TEXT FOR ANALYSIS:

Saturday, January 7, 2012

THE PERKS OF MIDDLE AGE

     Middle age, it turns out, comes with some awesome perks. 


MORE CONFIDENCE: Researchers, like Carol Ryff, the director of the Institute on Aging at the University of Wisconsin, Madison, have found that "while stress reaches a high point in middle age, so does confidence in one's own abilities. By midlife, most people said they felt better equpped to screen out petty annoyances and disappointments and juggle career and family," writes New York Times Patricia Cohen in Get a Midlife.


BETTER SEX: ...at least for women who have told researches that they have greater control over their own sex lives in middle age. "The anxiety-producing pressure from men had eased. They had fewer worries of comtracting sexually transmitted disease and about getting pregnant," Cohen reports. 


In Nancy Meyer's 2003 movie "Something's Gotta Give" (see photo at left), the aging Jack Nicholson asks his 50-plus lover Diane Keaton, "What about birth control?" Her answer, Cohen reminds us, is: "Menopause."

WORK TASK:
From the post on the perks of middle age, return word for word the part that opens with the words containing "Saturday, January 7, 2012" and closes with "in Get a Midlife.".

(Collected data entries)

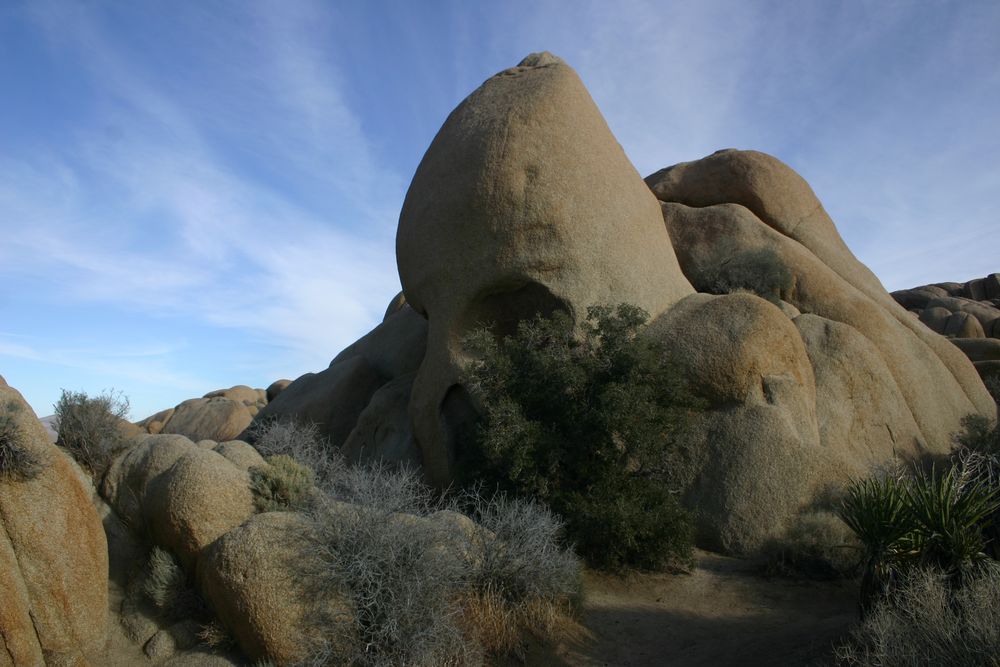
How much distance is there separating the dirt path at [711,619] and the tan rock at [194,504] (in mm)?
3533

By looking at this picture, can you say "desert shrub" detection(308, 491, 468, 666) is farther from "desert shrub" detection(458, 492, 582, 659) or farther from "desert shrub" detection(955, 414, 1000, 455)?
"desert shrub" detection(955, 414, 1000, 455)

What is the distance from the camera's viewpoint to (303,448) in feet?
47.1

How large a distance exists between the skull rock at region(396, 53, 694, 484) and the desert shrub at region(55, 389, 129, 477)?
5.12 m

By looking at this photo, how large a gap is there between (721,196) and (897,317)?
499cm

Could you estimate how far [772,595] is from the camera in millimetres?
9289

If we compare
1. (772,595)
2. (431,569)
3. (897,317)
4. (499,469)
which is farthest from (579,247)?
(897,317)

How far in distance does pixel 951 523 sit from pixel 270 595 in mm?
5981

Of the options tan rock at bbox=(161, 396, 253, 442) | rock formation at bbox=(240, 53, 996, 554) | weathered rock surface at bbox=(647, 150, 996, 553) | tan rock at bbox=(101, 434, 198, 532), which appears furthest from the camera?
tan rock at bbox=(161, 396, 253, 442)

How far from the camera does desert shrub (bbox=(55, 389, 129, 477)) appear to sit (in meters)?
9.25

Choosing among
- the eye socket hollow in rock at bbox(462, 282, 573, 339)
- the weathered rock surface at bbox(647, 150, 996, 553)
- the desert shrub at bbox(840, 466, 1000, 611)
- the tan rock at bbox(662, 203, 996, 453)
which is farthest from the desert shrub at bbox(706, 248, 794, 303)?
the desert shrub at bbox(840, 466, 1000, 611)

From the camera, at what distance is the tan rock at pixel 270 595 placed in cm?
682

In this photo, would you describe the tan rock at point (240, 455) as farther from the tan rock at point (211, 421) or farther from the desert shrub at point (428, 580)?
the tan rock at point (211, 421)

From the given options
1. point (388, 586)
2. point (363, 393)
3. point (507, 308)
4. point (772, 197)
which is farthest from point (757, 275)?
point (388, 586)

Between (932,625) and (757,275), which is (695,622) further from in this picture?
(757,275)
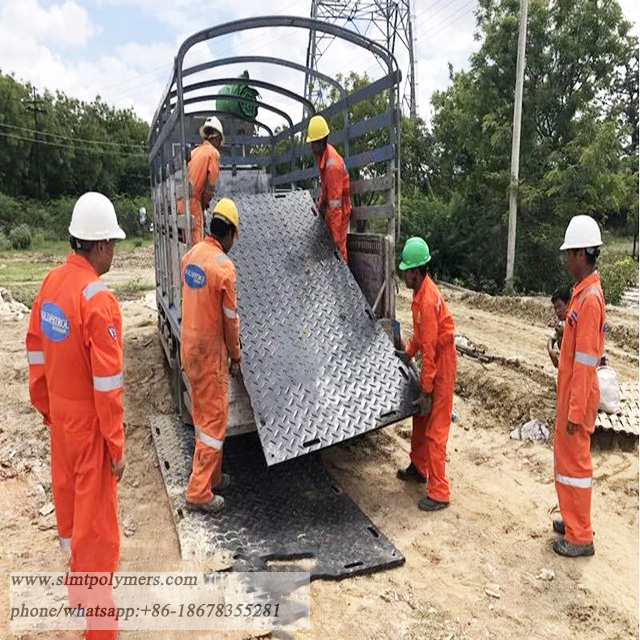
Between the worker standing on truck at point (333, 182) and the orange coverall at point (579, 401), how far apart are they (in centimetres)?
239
---
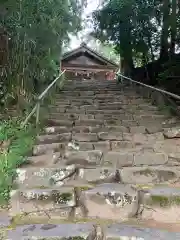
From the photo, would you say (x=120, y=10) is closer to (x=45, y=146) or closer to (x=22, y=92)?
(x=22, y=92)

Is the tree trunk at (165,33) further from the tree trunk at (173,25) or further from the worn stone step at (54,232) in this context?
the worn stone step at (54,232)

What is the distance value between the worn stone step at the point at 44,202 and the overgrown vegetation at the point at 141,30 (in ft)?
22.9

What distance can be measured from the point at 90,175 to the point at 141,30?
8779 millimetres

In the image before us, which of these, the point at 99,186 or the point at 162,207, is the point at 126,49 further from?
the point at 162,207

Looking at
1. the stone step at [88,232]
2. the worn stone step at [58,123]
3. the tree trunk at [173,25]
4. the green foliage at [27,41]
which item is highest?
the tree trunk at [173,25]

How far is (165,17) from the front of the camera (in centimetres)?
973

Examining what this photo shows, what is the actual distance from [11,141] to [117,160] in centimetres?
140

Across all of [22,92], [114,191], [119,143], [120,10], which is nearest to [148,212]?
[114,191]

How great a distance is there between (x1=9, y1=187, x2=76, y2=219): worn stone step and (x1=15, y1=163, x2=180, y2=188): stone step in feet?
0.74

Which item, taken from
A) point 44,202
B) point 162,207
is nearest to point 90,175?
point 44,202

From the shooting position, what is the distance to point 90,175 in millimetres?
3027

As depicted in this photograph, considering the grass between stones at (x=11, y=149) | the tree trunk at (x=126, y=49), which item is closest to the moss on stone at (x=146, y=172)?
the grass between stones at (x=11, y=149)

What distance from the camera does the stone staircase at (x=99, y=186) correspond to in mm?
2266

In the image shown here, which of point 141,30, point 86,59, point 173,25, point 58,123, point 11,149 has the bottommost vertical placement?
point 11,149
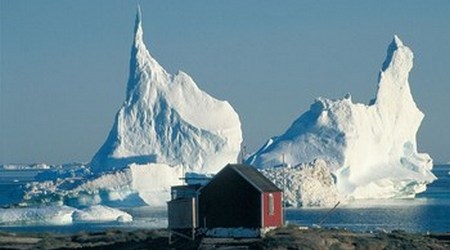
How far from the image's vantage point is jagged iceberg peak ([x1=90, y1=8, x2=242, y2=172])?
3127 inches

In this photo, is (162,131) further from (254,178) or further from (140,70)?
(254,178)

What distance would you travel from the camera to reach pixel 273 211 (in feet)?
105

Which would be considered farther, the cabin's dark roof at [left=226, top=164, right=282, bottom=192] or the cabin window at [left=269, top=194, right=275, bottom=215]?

REPLY TO THE EXERCISE:
Saturday, January 7, 2012

THE PERKS OF MIDDLE AGE

     Middle age, it turns out, comes with some awesome perks. 


MORE CONFIDENCE: Researchers, like Carol Ryff, the director of the Institute on Aging at the University of Wisconsin, Madison, have found that "while stress reaches a high point in middle age, so does confidence in one's own abilities. By midlife, most people said they felt better equpped to screen out petty annoyances and disappointments and juggle career and family," writes New York Times Patricia Cohen in Get a Midlife.